Imposter syndrome is when you convince yourself that your successes in life are the result of some weird trick of fate rather than any skill you may have honed or intelligence you may have inherited. It’s when you spend an unreasonable amount of time waiting for people to figure out that you’re really a no-talent hack.
This is a struggle I’m all too familiar with, and if you’re anything at all like me, you’ve probably felt it too.
Here’s the real problem with imposter syndrome:
Not even a steady flow of evidence of your abilities can counter your brain’s argument that you’re really a low-down, dirty scammer. Even if other people assure you that you’re cool, smart, pretty, talented, fast, funny, et al., it only agitates the feeling that you’re pulling the wool over their poor, innocent eyes. Sincere compliments make you feel worse about yourself, not better. Because: look at you pulling a con job on these sweet, doe-eyed folks, you shyster!
Imposter syndrome is not rational. You cannot combat it with reason, logic, or evidence.
So what’s a girl to do if imposter syndrome is exactly the thing holding her back?
Pull a con on your brain. That’s what.
You heard me.
If your brain is convinced that you’re rotten at everything in the world and that you’re nothing but a no good charlatan, quit fighting it. Use these trickster powers that your brain has attributed to you to dupe your gullible gray matter!
Here’s what I did.
I said, “Wow, brain. You are so right. I’ve convinced all of my clients that I’m a capable writer.

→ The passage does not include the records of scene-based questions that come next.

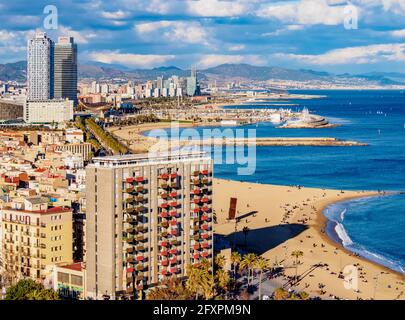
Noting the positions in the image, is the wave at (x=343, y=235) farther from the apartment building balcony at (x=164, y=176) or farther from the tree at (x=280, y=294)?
the apartment building balcony at (x=164, y=176)

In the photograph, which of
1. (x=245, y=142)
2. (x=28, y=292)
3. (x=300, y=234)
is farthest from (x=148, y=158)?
(x=245, y=142)

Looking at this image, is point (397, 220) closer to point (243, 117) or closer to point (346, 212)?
point (346, 212)

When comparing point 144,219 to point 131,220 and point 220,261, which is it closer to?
point 131,220

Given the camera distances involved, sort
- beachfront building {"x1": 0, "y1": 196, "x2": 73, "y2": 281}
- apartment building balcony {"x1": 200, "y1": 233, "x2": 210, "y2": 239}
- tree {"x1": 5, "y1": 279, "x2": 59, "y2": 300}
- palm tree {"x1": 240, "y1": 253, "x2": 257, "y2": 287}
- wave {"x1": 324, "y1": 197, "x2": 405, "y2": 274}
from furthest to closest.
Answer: wave {"x1": 324, "y1": 197, "x2": 405, "y2": 274}, palm tree {"x1": 240, "y1": 253, "x2": 257, "y2": 287}, apartment building balcony {"x1": 200, "y1": 233, "x2": 210, "y2": 239}, beachfront building {"x1": 0, "y1": 196, "x2": 73, "y2": 281}, tree {"x1": 5, "y1": 279, "x2": 59, "y2": 300}

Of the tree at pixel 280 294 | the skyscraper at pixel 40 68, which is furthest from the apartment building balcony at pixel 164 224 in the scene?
the skyscraper at pixel 40 68

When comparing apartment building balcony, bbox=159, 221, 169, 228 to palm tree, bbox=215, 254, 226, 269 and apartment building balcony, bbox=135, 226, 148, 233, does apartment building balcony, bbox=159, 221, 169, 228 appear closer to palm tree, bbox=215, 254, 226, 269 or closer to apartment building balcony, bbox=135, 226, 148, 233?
apartment building balcony, bbox=135, 226, 148, 233

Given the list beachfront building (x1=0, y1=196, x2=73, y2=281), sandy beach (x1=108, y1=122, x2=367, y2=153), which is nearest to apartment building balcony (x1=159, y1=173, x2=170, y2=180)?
beachfront building (x1=0, y1=196, x2=73, y2=281)
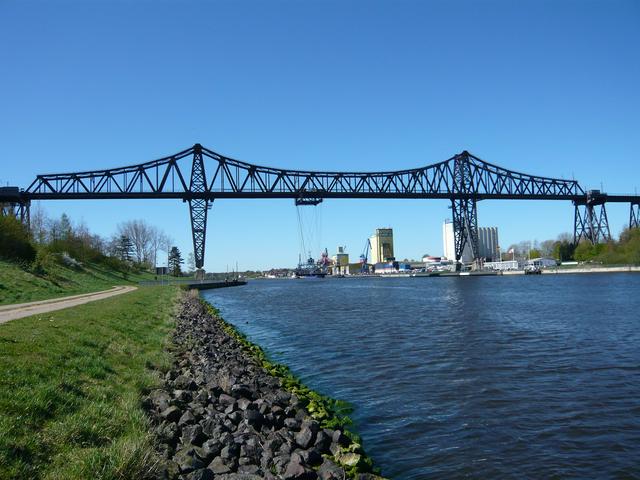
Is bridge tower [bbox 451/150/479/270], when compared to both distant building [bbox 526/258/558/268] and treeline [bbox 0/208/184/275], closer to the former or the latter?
distant building [bbox 526/258/558/268]

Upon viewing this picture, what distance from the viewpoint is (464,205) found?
375ft

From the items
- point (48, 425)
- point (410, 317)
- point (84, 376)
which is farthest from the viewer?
point (410, 317)

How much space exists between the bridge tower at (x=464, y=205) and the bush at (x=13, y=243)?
87.9m

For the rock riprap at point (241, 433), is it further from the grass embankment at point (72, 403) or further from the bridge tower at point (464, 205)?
the bridge tower at point (464, 205)

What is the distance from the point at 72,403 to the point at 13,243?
1414 inches

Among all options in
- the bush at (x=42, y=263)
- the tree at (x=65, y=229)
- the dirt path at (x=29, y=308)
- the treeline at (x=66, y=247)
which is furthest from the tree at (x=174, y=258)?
the dirt path at (x=29, y=308)

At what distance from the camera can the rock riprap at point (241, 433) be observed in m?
6.55

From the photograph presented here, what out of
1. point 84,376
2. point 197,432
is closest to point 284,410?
point 197,432

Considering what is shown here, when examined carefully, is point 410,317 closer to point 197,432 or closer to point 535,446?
point 535,446

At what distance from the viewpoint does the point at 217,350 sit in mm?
16203

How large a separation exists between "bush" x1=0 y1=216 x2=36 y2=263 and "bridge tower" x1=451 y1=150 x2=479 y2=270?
8788 centimetres

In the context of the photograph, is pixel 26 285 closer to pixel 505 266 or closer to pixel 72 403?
pixel 72 403

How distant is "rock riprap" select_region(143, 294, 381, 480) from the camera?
258 inches

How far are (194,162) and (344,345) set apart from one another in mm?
77641
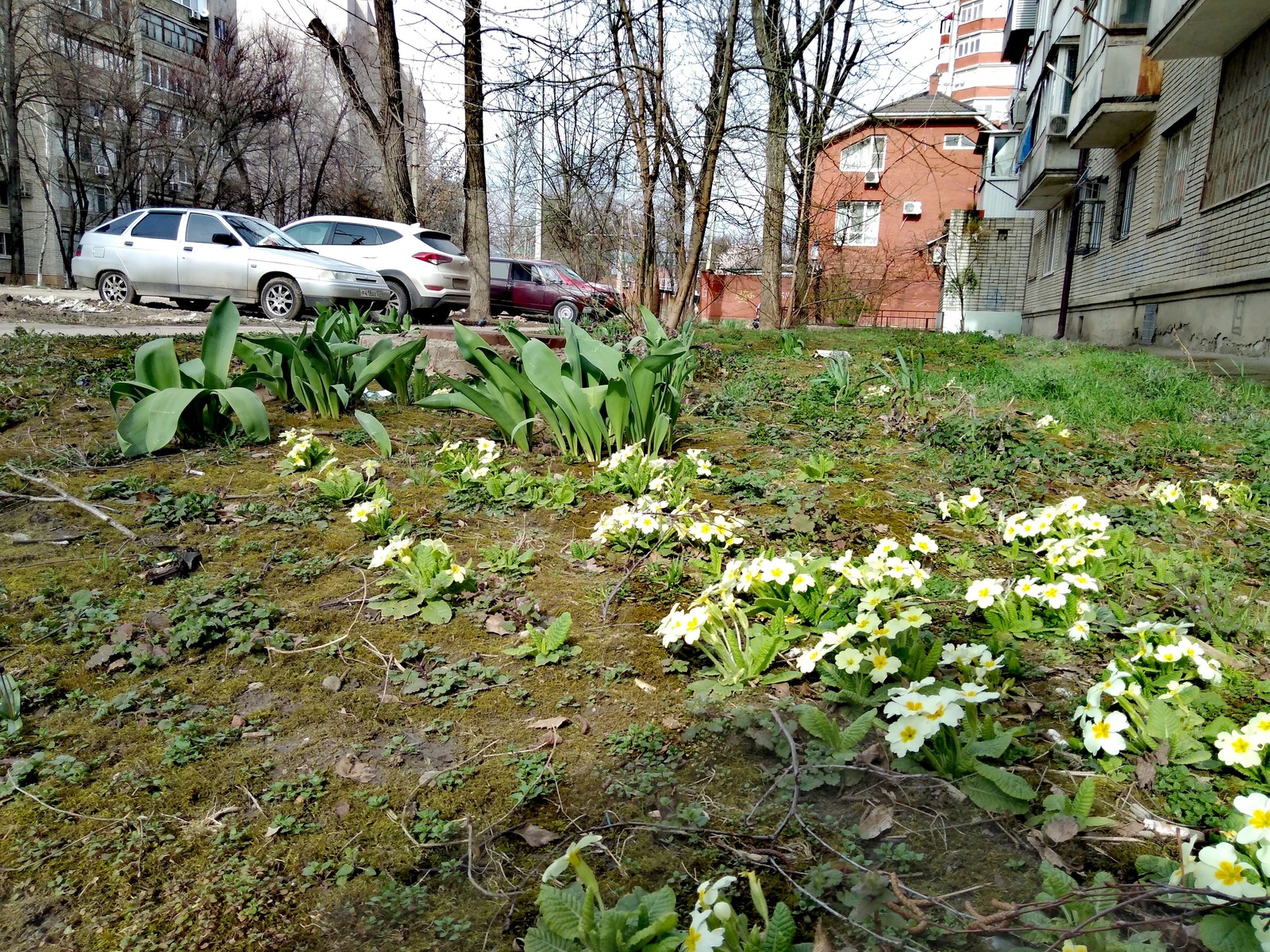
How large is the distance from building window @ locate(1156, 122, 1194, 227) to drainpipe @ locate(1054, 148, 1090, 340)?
154 inches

I must be the best fraud in the world! If I’m this good at trickery, who knows what I could accomplish?”
My brain did not know how to respond. It really wasn’t prepared for this curveball.
So I used its confusion to start building my confidence on that one absurd idea: I must be really good at pretending to be something I’m not. Look at me over here, tricking all these shills into thinking I’m a writer.
Over time, my brain gave up. I was using its weakness against it! I’d outwitted my own thinker!
Just a teensy bit of confidence – even ill-placed confidence – may get you nervy enough to try new things (like writing novels and moving aboard sailboats) that scared you before. And if it requires a little innocent chicanery, well, your brain’s already accused you of it anyway. May as well enjoy yourself. ๐
This seems all too familiar! My latest tactic is to remind myself that I don’t have to be great at anything that’s been done before because I’m really good at being something different. My skill is the act of ingenuity!
Ready to put this mission into action!
I love this >> My skill is the act of ingenuity! <<
Thank you for directing me to this post! I think I am on the brink of seeing imposter syndrome as a ruse for not doing the work (Blush). Getting the website to public-not-perfect has shown me that I genuinely love to write and am willing to deal with technology to do so.